**Task to complete:**
Report every line in the listing below that contains the word "camera", copying each such line in full.

**Listed entries:**
--- BEGIN ---

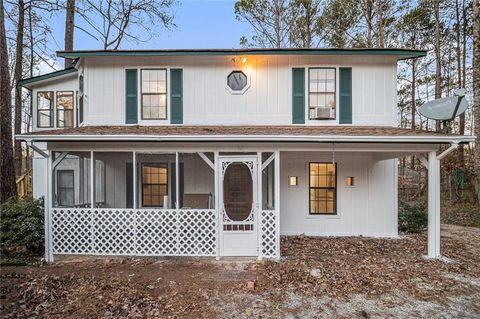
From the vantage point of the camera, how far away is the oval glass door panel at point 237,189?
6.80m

--- END ---
--- BEGIN ---

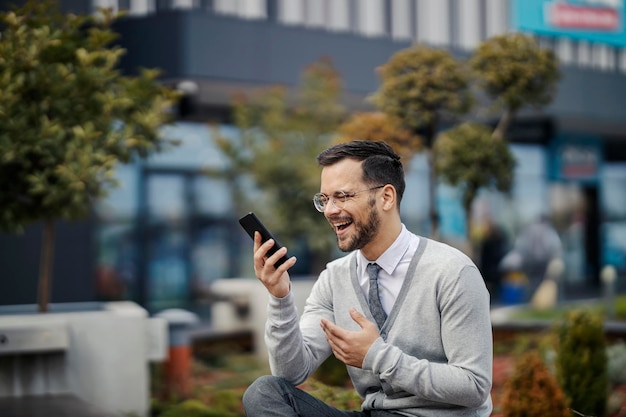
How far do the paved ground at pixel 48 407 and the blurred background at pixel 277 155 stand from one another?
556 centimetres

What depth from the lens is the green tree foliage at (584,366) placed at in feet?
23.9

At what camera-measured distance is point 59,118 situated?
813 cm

--- END ---

**Solution for this problem:**
From the vantage point of the camera, how far away is the oval glass door panel at point 237,189?
At what camera-measured distance is point 59,118 situated?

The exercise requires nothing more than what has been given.